── TEXT PASSAGE

An amendment to a will is called a codicil. Codicils are the primary way to amend a will in Ohio and are meant to amend, alter, or confirm a previously existing will. A codicil doesn’t override a will but becomes a new part of the document. Codicils must be executed with the same formalities as a will. That is, it must be in writing, signed by the person drafting it, and witnessed by two disinterested parties who either saw the person sign or heard them acknowledge their signature. Further, the testator, the person making the will or in this instance the codicil, must possess sufficient legal capacity. That is, be 18 years of age, of sound mind and memory, and not under undue threat or influence.

Codicils are largely holdovers from the past before the existence of Microsoft Word and typewriters. Back then, wills were long, handwritten, and required multiple parties to be physically present during execution. As such, a simple amendment, rather than total rewriting, saved time and expense. Nowadays, though, since wills can be quickly amended and printed, drafting a new will is preferable.

────
── DATA FOR REVIEW

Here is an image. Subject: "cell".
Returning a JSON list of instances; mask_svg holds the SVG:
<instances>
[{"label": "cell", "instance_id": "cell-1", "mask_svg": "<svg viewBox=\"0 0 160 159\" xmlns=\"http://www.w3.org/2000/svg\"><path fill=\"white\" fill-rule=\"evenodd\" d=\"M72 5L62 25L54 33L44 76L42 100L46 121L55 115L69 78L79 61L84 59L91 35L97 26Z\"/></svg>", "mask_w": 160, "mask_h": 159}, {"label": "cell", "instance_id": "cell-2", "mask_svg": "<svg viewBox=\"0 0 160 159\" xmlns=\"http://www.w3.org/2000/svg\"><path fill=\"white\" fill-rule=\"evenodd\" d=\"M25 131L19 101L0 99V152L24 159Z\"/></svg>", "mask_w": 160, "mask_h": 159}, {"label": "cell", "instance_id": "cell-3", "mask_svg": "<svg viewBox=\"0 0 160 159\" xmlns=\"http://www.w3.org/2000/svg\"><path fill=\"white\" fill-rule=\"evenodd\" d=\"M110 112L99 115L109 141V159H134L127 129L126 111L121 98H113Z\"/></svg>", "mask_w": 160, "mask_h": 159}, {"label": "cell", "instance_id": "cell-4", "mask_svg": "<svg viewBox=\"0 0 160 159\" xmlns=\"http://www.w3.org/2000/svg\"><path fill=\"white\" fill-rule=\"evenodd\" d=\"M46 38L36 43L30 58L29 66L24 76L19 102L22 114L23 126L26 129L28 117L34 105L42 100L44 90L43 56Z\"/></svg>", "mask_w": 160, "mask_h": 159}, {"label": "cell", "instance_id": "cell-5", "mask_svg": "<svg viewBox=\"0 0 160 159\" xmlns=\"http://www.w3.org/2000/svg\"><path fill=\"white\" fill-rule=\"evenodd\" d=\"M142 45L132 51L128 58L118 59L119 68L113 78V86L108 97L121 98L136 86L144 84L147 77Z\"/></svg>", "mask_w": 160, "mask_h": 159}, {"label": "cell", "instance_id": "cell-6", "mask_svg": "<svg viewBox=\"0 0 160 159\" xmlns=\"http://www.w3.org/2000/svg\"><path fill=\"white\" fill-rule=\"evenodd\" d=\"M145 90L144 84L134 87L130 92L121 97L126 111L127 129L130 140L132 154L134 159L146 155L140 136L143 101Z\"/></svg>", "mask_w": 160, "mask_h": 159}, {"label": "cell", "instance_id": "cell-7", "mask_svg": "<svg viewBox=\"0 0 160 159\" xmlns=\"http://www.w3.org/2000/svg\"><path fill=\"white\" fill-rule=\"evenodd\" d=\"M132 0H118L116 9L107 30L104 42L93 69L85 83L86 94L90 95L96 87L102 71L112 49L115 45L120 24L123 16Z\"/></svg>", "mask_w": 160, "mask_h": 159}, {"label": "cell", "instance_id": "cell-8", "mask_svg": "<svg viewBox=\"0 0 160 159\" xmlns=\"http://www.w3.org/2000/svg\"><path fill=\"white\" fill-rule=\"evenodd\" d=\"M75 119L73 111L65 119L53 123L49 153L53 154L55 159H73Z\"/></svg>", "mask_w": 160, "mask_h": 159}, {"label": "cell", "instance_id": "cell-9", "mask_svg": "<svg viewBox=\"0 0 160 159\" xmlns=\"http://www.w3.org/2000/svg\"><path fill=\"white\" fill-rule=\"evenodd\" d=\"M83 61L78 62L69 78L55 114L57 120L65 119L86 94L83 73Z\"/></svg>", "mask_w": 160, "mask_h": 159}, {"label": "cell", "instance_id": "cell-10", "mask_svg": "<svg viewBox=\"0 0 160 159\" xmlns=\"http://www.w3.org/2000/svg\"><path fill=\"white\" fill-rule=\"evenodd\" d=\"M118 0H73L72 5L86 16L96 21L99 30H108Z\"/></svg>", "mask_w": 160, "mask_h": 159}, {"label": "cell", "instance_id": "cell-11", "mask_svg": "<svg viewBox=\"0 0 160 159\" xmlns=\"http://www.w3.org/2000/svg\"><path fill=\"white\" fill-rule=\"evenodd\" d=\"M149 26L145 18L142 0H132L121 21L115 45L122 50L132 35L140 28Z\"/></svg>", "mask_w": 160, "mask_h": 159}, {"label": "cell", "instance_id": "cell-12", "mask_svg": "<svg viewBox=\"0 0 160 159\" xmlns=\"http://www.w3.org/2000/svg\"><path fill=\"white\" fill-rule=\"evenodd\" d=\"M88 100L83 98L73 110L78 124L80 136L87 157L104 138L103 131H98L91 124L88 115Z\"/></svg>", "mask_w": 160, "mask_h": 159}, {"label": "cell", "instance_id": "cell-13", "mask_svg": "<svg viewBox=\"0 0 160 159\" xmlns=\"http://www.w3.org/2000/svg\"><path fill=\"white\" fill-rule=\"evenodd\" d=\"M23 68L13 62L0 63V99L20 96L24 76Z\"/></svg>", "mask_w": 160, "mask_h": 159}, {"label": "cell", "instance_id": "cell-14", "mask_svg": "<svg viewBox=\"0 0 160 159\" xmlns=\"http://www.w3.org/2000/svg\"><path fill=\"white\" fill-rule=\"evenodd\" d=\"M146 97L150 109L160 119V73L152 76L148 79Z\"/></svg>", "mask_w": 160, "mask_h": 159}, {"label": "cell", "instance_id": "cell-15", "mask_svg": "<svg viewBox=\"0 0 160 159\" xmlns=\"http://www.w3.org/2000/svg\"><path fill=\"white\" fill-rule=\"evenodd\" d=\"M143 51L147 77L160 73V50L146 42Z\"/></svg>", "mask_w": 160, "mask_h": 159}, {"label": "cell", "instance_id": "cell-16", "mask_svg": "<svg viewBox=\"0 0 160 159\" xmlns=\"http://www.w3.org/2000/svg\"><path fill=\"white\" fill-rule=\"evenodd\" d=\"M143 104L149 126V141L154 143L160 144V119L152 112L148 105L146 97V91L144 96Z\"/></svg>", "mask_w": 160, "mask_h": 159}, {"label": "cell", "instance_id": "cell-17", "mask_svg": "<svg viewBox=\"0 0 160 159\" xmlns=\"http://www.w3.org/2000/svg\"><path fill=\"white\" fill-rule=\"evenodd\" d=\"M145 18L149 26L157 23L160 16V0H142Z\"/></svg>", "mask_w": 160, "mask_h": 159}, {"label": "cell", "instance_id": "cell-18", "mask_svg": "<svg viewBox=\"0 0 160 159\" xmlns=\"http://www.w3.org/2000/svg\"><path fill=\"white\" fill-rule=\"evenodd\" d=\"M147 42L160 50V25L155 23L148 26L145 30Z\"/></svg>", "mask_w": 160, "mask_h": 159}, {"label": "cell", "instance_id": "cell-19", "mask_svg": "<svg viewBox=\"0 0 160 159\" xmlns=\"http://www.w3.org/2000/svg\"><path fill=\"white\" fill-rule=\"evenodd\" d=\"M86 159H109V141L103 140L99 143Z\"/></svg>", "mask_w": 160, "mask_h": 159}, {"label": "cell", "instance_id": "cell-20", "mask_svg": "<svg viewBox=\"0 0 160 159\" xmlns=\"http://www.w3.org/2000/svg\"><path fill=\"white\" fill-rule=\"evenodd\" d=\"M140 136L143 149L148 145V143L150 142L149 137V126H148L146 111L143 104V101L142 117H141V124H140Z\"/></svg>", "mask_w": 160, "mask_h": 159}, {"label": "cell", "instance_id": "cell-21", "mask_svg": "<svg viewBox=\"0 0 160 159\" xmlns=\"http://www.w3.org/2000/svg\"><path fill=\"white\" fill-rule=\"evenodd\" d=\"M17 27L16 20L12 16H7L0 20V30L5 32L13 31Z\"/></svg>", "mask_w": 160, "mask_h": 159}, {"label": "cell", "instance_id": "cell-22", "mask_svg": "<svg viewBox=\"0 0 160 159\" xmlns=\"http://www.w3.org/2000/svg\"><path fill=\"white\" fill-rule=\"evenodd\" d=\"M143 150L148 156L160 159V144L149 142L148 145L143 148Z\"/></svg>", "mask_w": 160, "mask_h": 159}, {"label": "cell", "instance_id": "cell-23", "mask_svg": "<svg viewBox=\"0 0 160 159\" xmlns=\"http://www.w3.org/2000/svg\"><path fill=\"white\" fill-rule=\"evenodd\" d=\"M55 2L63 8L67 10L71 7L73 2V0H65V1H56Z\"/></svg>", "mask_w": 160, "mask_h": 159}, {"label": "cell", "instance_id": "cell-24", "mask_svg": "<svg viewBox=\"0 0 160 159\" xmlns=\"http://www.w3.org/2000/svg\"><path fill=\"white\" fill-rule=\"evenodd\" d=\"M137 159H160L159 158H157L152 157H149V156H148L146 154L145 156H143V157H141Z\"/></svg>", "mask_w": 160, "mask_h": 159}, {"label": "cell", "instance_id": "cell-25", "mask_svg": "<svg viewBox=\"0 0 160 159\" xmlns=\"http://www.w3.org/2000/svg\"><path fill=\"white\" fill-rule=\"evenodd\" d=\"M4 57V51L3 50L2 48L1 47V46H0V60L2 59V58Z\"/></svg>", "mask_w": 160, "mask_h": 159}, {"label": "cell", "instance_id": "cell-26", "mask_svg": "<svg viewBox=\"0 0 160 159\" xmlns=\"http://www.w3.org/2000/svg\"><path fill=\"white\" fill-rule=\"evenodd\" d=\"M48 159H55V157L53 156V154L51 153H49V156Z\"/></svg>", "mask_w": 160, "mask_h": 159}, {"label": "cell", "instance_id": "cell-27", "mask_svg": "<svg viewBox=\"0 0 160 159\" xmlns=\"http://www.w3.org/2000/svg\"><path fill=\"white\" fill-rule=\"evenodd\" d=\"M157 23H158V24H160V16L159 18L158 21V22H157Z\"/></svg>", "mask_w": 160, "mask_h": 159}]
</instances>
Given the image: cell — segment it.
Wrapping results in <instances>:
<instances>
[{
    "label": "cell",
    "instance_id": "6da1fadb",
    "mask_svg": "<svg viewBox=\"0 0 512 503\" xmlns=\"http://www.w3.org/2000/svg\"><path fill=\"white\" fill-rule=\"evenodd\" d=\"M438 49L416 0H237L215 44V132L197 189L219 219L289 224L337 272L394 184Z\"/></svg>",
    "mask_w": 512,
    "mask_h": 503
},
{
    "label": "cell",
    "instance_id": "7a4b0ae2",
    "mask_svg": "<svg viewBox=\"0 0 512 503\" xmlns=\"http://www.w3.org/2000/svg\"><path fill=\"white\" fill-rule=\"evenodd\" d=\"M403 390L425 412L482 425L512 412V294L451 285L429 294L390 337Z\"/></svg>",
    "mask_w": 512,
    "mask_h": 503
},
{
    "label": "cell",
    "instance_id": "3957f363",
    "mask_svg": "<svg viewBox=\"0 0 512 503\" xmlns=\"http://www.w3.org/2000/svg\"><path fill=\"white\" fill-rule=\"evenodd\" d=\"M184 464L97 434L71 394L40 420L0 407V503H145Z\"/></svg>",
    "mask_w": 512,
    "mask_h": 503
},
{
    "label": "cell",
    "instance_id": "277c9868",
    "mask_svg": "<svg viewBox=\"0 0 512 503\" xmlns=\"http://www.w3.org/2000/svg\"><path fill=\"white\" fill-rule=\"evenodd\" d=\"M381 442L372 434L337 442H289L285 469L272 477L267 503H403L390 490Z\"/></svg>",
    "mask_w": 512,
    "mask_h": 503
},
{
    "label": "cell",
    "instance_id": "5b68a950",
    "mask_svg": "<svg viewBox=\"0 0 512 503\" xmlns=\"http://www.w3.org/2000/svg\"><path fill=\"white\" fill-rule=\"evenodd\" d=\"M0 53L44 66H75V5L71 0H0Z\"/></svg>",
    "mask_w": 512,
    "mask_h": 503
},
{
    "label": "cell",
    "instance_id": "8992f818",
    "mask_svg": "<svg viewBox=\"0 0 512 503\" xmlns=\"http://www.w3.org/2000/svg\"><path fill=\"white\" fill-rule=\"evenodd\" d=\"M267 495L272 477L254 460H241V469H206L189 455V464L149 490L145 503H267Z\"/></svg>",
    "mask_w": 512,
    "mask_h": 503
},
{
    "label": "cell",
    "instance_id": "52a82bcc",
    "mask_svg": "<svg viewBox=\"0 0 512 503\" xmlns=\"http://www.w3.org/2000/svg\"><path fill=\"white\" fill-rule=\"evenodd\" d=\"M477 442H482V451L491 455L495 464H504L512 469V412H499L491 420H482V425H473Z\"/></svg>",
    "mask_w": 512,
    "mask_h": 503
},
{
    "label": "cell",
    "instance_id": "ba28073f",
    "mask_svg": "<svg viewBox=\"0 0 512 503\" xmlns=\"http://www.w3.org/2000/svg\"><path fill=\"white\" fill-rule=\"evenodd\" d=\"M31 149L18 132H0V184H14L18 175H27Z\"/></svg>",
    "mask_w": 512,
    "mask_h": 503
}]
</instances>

────

* LIST OF TASKS:
1. According to the passage on codicils, how many witnesses must a codicil have?
2. Restate the passage on codicils word for word, starting with "An amendment to" and going on through "threat or influence.".

* SOLUTIONS BY TASK:
1. Two disinterested parties.

2.
An amendment to a will is called a codicil. Codicils are the primary way to amend a will in Ohio and are meant to amend, alter, or confirm a previously existing will. A codicil doesn’t override a will but becomes a new part of the document. Codicils must be executed with the same formalities as a will. That is, it must be in writing, signed by the person drafting it, and witnessed by two disinterested parties who either saw the person sign or heard them acknowledge their signature. Further, the testator, the person making the will or in this instance the codicil, must possess sufficient legal capacity. That is, be 18 years of age, of sound mind and memory, and not under undue threat or influence.